Google and Facebook have confirmed that they fell victim to an alleged $100m (£77m) scam.
In March, it was reported that a Lithuanian man had been charged over an email phishing attack against “two US-based internet companies” who were not named at the time.
They had allegedly been tricked into wiring more than $100m to the alleged scammer’s bank accounts.
On 27 April, Fortune reported that the two victims were Facebook and Google.
The man accused of being behind the scam, Evaldas Rimasauskas, 48, allegedly posed as an Asia-based manufacturer and deceived the companies from at least 2013 until 2015.
“Fraudulent phishing emails were sent to employees and agents of the victim companies, which regularly conducted multimillion-dollar transactions with [the Asian] company,” the US Department of Justice (DOJ) said in March.
These emails purported to be from employees of the Asia-based firm, the DOJ alleged, and were sent from email accounts designed to look like they had come from the company, but in fact had not.
The DOJ also accused Mr Rimasauskas of forging invoices, contracts and letters “that falsely appeared to have been executed and signed by executives and agents of the victim companies”.
“We detected this fraud against our vendor management team and promptly alerted the authorities,” a spokeswoman for Google said in a statement.

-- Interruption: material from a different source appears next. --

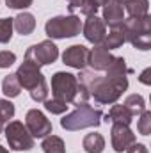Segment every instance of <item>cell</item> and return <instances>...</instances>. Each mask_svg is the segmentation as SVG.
<instances>
[{"instance_id":"obj_24","label":"cell","mask_w":151,"mask_h":153,"mask_svg":"<svg viewBox=\"0 0 151 153\" xmlns=\"http://www.w3.org/2000/svg\"><path fill=\"white\" fill-rule=\"evenodd\" d=\"M13 116H14V105L9 100H0V126L9 123V119H13Z\"/></svg>"},{"instance_id":"obj_12","label":"cell","mask_w":151,"mask_h":153,"mask_svg":"<svg viewBox=\"0 0 151 153\" xmlns=\"http://www.w3.org/2000/svg\"><path fill=\"white\" fill-rule=\"evenodd\" d=\"M112 61L114 55L101 45H94V48L89 50L87 64L93 68V71H107V68L112 64Z\"/></svg>"},{"instance_id":"obj_28","label":"cell","mask_w":151,"mask_h":153,"mask_svg":"<svg viewBox=\"0 0 151 153\" xmlns=\"http://www.w3.org/2000/svg\"><path fill=\"white\" fill-rule=\"evenodd\" d=\"M16 62V55L9 50H4L0 52V68H9Z\"/></svg>"},{"instance_id":"obj_6","label":"cell","mask_w":151,"mask_h":153,"mask_svg":"<svg viewBox=\"0 0 151 153\" xmlns=\"http://www.w3.org/2000/svg\"><path fill=\"white\" fill-rule=\"evenodd\" d=\"M76 91H78V80H76V76L73 73L57 71L52 76L53 98L62 100L64 103H73L76 100Z\"/></svg>"},{"instance_id":"obj_35","label":"cell","mask_w":151,"mask_h":153,"mask_svg":"<svg viewBox=\"0 0 151 153\" xmlns=\"http://www.w3.org/2000/svg\"><path fill=\"white\" fill-rule=\"evenodd\" d=\"M0 153H9V152H7L5 148H2V146H0Z\"/></svg>"},{"instance_id":"obj_5","label":"cell","mask_w":151,"mask_h":153,"mask_svg":"<svg viewBox=\"0 0 151 153\" xmlns=\"http://www.w3.org/2000/svg\"><path fill=\"white\" fill-rule=\"evenodd\" d=\"M82 20L70 14V16H55L50 18L44 25V32L50 39H64V38H75L82 32Z\"/></svg>"},{"instance_id":"obj_36","label":"cell","mask_w":151,"mask_h":153,"mask_svg":"<svg viewBox=\"0 0 151 153\" xmlns=\"http://www.w3.org/2000/svg\"><path fill=\"white\" fill-rule=\"evenodd\" d=\"M0 132H2V126H0Z\"/></svg>"},{"instance_id":"obj_27","label":"cell","mask_w":151,"mask_h":153,"mask_svg":"<svg viewBox=\"0 0 151 153\" xmlns=\"http://www.w3.org/2000/svg\"><path fill=\"white\" fill-rule=\"evenodd\" d=\"M98 5L94 4V2H91V0H82V4H80V7H78V11L84 14V16H94L96 13H98Z\"/></svg>"},{"instance_id":"obj_1","label":"cell","mask_w":151,"mask_h":153,"mask_svg":"<svg viewBox=\"0 0 151 153\" xmlns=\"http://www.w3.org/2000/svg\"><path fill=\"white\" fill-rule=\"evenodd\" d=\"M126 87H128L126 75H109V73L105 76L94 75L89 85V93L96 103L107 105V103H115L126 91Z\"/></svg>"},{"instance_id":"obj_7","label":"cell","mask_w":151,"mask_h":153,"mask_svg":"<svg viewBox=\"0 0 151 153\" xmlns=\"http://www.w3.org/2000/svg\"><path fill=\"white\" fill-rule=\"evenodd\" d=\"M5 139L9 143V148L16 152H29L34 148V137L21 121H9V125L5 126Z\"/></svg>"},{"instance_id":"obj_32","label":"cell","mask_w":151,"mask_h":153,"mask_svg":"<svg viewBox=\"0 0 151 153\" xmlns=\"http://www.w3.org/2000/svg\"><path fill=\"white\" fill-rule=\"evenodd\" d=\"M68 4H70V5H68V9H70V11L73 13V11H76V9L80 7L82 0H68Z\"/></svg>"},{"instance_id":"obj_21","label":"cell","mask_w":151,"mask_h":153,"mask_svg":"<svg viewBox=\"0 0 151 153\" xmlns=\"http://www.w3.org/2000/svg\"><path fill=\"white\" fill-rule=\"evenodd\" d=\"M124 9H126V13H128L130 18H141V16H146L148 14L150 2L148 0H133L128 5H124Z\"/></svg>"},{"instance_id":"obj_16","label":"cell","mask_w":151,"mask_h":153,"mask_svg":"<svg viewBox=\"0 0 151 153\" xmlns=\"http://www.w3.org/2000/svg\"><path fill=\"white\" fill-rule=\"evenodd\" d=\"M105 117H107V121L123 123V125H130L133 121V114L124 105H112V109L109 111V114L105 116Z\"/></svg>"},{"instance_id":"obj_4","label":"cell","mask_w":151,"mask_h":153,"mask_svg":"<svg viewBox=\"0 0 151 153\" xmlns=\"http://www.w3.org/2000/svg\"><path fill=\"white\" fill-rule=\"evenodd\" d=\"M124 39L132 43V46L146 52L151 48V16H141V18H128L121 25Z\"/></svg>"},{"instance_id":"obj_14","label":"cell","mask_w":151,"mask_h":153,"mask_svg":"<svg viewBox=\"0 0 151 153\" xmlns=\"http://www.w3.org/2000/svg\"><path fill=\"white\" fill-rule=\"evenodd\" d=\"M105 25H109L110 29L114 27H121L123 22H124V9L119 2L115 0H109L105 5H103V18Z\"/></svg>"},{"instance_id":"obj_25","label":"cell","mask_w":151,"mask_h":153,"mask_svg":"<svg viewBox=\"0 0 151 153\" xmlns=\"http://www.w3.org/2000/svg\"><path fill=\"white\" fill-rule=\"evenodd\" d=\"M43 103H44V109H46L48 112H52V114H62V112H66V109H68V103H64L62 100H57V98H53V100H44Z\"/></svg>"},{"instance_id":"obj_15","label":"cell","mask_w":151,"mask_h":153,"mask_svg":"<svg viewBox=\"0 0 151 153\" xmlns=\"http://www.w3.org/2000/svg\"><path fill=\"white\" fill-rule=\"evenodd\" d=\"M13 29H16V32L21 36H29L36 29V18L30 13H20L16 18H13Z\"/></svg>"},{"instance_id":"obj_23","label":"cell","mask_w":151,"mask_h":153,"mask_svg":"<svg viewBox=\"0 0 151 153\" xmlns=\"http://www.w3.org/2000/svg\"><path fill=\"white\" fill-rule=\"evenodd\" d=\"M13 38V18H0V43L5 45Z\"/></svg>"},{"instance_id":"obj_22","label":"cell","mask_w":151,"mask_h":153,"mask_svg":"<svg viewBox=\"0 0 151 153\" xmlns=\"http://www.w3.org/2000/svg\"><path fill=\"white\" fill-rule=\"evenodd\" d=\"M124 107L133 116H137V114H142L146 111V102H144V98L141 94H130L124 100Z\"/></svg>"},{"instance_id":"obj_33","label":"cell","mask_w":151,"mask_h":153,"mask_svg":"<svg viewBox=\"0 0 151 153\" xmlns=\"http://www.w3.org/2000/svg\"><path fill=\"white\" fill-rule=\"evenodd\" d=\"M91 2H94V4H96V5L100 7V5H105V4H107L109 0H91Z\"/></svg>"},{"instance_id":"obj_11","label":"cell","mask_w":151,"mask_h":153,"mask_svg":"<svg viewBox=\"0 0 151 153\" xmlns=\"http://www.w3.org/2000/svg\"><path fill=\"white\" fill-rule=\"evenodd\" d=\"M82 30H84V36L89 43L101 45V41L107 34V25H105V22L101 18H98L94 14V16H87L85 23L82 25Z\"/></svg>"},{"instance_id":"obj_3","label":"cell","mask_w":151,"mask_h":153,"mask_svg":"<svg viewBox=\"0 0 151 153\" xmlns=\"http://www.w3.org/2000/svg\"><path fill=\"white\" fill-rule=\"evenodd\" d=\"M76 109L73 112L66 114L61 119V126L64 130H70V132H76V130H82V128H91V126H98L101 123V111L93 105H89L87 102H82V103H75Z\"/></svg>"},{"instance_id":"obj_10","label":"cell","mask_w":151,"mask_h":153,"mask_svg":"<svg viewBox=\"0 0 151 153\" xmlns=\"http://www.w3.org/2000/svg\"><path fill=\"white\" fill-rule=\"evenodd\" d=\"M110 137H112V148L117 153L126 152L135 143V134L130 130V125H123V123H112Z\"/></svg>"},{"instance_id":"obj_31","label":"cell","mask_w":151,"mask_h":153,"mask_svg":"<svg viewBox=\"0 0 151 153\" xmlns=\"http://www.w3.org/2000/svg\"><path fill=\"white\" fill-rule=\"evenodd\" d=\"M150 75H151V68H146V70L142 71V75H141V78H139V80H141L142 84L150 85V84H151V78H150Z\"/></svg>"},{"instance_id":"obj_19","label":"cell","mask_w":151,"mask_h":153,"mask_svg":"<svg viewBox=\"0 0 151 153\" xmlns=\"http://www.w3.org/2000/svg\"><path fill=\"white\" fill-rule=\"evenodd\" d=\"M41 148H43L44 153H66L64 141L61 137H57V135H46Z\"/></svg>"},{"instance_id":"obj_2","label":"cell","mask_w":151,"mask_h":153,"mask_svg":"<svg viewBox=\"0 0 151 153\" xmlns=\"http://www.w3.org/2000/svg\"><path fill=\"white\" fill-rule=\"evenodd\" d=\"M14 75L18 78L20 85L25 87V89L30 93V98H32L34 102L39 103V102L48 100V85H46V80H44L43 73L39 71V68L36 64L25 61V62L18 68V71H16Z\"/></svg>"},{"instance_id":"obj_17","label":"cell","mask_w":151,"mask_h":153,"mask_svg":"<svg viewBox=\"0 0 151 153\" xmlns=\"http://www.w3.org/2000/svg\"><path fill=\"white\" fill-rule=\"evenodd\" d=\"M124 41H126V39H124L123 29H121V27H114L112 30H110V34H105V38H103V41H101V46L107 48V50L110 52V50H114V48L123 46Z\"/></svg>"},{"instance_id":"obj_34","label":"cell","mask_w":151,"mask_h":153,"mask_svg":"<svg viewBox=\"0 0 151 153\" xmlns=\"http://www.w3.org/2000/svg\"><path fill=\"white\" fill-rule=\"evenodd\" d=\"M115 2H119L121 5H128L130 2H133V0H115Z\"/></svg>"},{"instance_id":"obj_9","label":"cell","mask_w":151,"mask_h":153,"mask_svg":"<svg viewBox=\"0 0 151 153\" xmlns=\"http://www.w3.org/2000/svg\"><path fill=\"white\" fill-rule=\"evenodd\" d=\"M25 126H27V130L30 132L32 137H46V135L52 134V123L38 109H32V111L27 112Z\"/></svg>"},{"instance_id":"obj_13","label":"cell","mask_w":151,"mask_h":153,"mask_svg":"<svg viewBox=\"0 0 151 153\" xmlns=\"http://www.w3.org/2000/svg\"><path fill=\"white\" fill-rule=\"evenodd\" d=\"M87 57H89V50L84 45H73L66 48V52L62 53V62L75 70H84L87 66Z\"/></svg>"},{"instance_id":"obj_30","label":"cell","mask_w":151,"mask_h":153,"mask_svg":"<svg viewBox=\"0 0 151 153\" xmlns=\"http://www.w3.org/2000/svg\"><path fill=\"white\" fill-rule=\"evenodd\" d=\"M126 153H148V148H146L144 144H137V143H133V144L126 150Z\"/></svg>"},{"instance_id":"obj_18","label":"cell","mask_w":151,"mask_h":153,"mask_svg":"<svg viewBox=\"0 0 151 153\" xmlns=\"http://www.w3.org/2000/svg\"><path fill=\"white\" fill-rule=\"evenodd\" d=\"M82 146L87 153H101L105 148V139L101 134H87L84 137Z\"/></svg>"},{"instance_id":"obj_20","label":"cell","mask_w":151,"mask_h":153,"mask_svg":"<svg viewBox=\"0 0 151 153\" xmlns=\"http://www.w3.org/2000/svg\"><path fill=\"white\" fill-rule=\"evenodd\" d=\"M2 91H4V94H5L7 98H16V96L20 94L21 85H20V82H18V78H16L14 73H11V75H7L4 78V82H2Z\"/></svg>"},{"instance_id":"obj_8","label":"cell","mask_w":151,"mask_h":153,"mask_svg":"<svg viewBox=\"0 0 151 153\" xmlns=\"http://www.w3.org/2000/svg\"><path fill=\"white\" fill-rule=\"evenodd\" d=\"M57 57H59V48L55 46V43L52 39H44L38 45H32L25 52V61L36 64L38 68L55 62Z\"/></svg>"},{"instance_id":"obj_29","label":"cell","mask_w":151,"mask_h":153,"mask_svg":"<svg viewBox=\"0 0 151 153\" xmlns=\"http://www.w3.org/2000/svg\"><path fill=\"white\" fill-rule=\"evenodd\" d=\"M5 4L11 9H27L32 5V0H5Z\"/></svg>"},{"instance_id":"obj_26","label":"cell","mask_w":151,"mask_h":153,"mask_svg":"<svg viewBox=\"0 0 151 153\" xmlns=\"http://www.w3.org/2000/svg\"><path fill=\"white\" fill-rule=\"evenodd\" d=\"M137 130L142 135H150L151 134V112L150 111H144L141 114V119L137 121Z\"/></svg>"}]
</instances>
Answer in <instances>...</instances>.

“We recouped the funds and we’re pleased this matter is resolved.”
However, the firm did not reveal how much money it had transferred and recouped.
Nor did Facebook – but a spokeswoman said: “Facebook recovered the bulk of the funds shortly after the incident and has been cooperating with law enforcement in its investigation.”
Big firms targeted
“Sometimes staff [at large firms] think that they are defended, that security isn’t part of their job,” said James Maude at cyber-security firm Avecto, commenting on the phishing threat facing big companies.
“But people are part of the best security you can have – that’s why you have to train them.”
He also told the BBC that Avecto’s clients have recounted phishing attempts that used senior staff’s hacked email accounts to convince employees that a request to wire out money was genuine.
The sophistication of phishing scams has increased lately, according to a recent Europol report.
“CEO fraud” – in which executives are impersonated by the scammer – was a particular worry.
“The request is usually time-sensitive and often coincides with the close of business hours to make verification of the request difficult,” the report explained.
“Such attacks often take advantage of publicly reported events such as mergers, where there may be some degree of internal flux and uncertainty.”
In order to avoid succumbing to such fraud, firms are advised to carefully verify new payment requests before authorising them.